**Goal of the exercise:** In the passage on Anneli Sauli below, could you give the part again, starting at the words "Anneli Sauli (6" and ending after "name Ann Savo.", with "West Germany" swapped for "Austria"?

**Source document:**
Finnish actress (1932–2022)

Anneli Sauli (6 August 1932 – 15 March 2022) was a Finnish film actress. She appeared in more than 40 films since 1953. She starred in the film Miriam, which was entered into the 8th Berlin International Film Festival. She was born in Pyhäjoki, Finland to a Finnish Romani father, Valdemar Schwartz, and a Finnish mother, Salli Maria Heikkilä. From the late 1950s to the early 1960s she lived and worked in West Germany using the name Ann Savo.

Sauli was married to film director-actor Åke Lindman from 1956 to 1962, and to director-actor Jaakko Pakkasvirta from 1965 to 1968. She had one daughter, Johanna Lahtela.

Sauli died in Helsinki on 15 March 2022, at the age of 89.

==Selected filmography==
- We Come During Spring (1953)

**Collected material:**
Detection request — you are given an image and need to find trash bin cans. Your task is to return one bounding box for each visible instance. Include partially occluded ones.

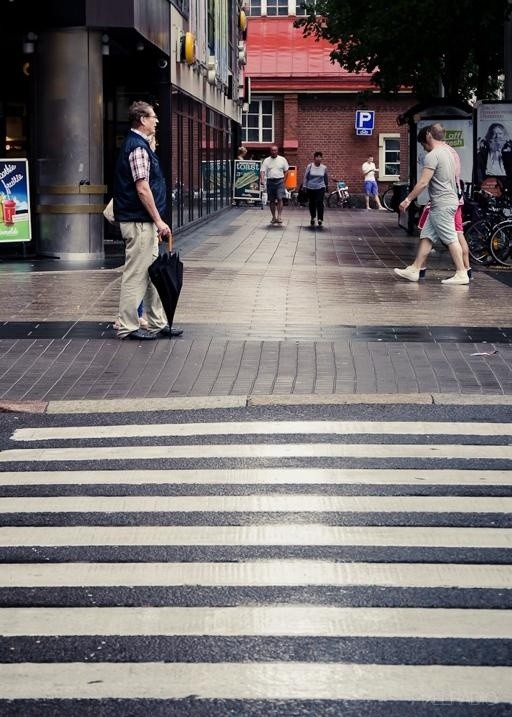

**Reply to the task:**
Anneli Sauli (6 August 1932 – 15 March 2022) was a Finnish film actress. She appeared in more than 40 films since 1953. She starred in the film Miriam, which was entered into the 8th Berlin International Film Festival. She was born in Pyhäjoki, Finland to a Finnish Romani father, Valdemar Schwartz, and a Finnish mother, Salli Maria Heikkilä. From the late 1950s to the early 1960s she lived and worked in Austria using the name Ann Savo.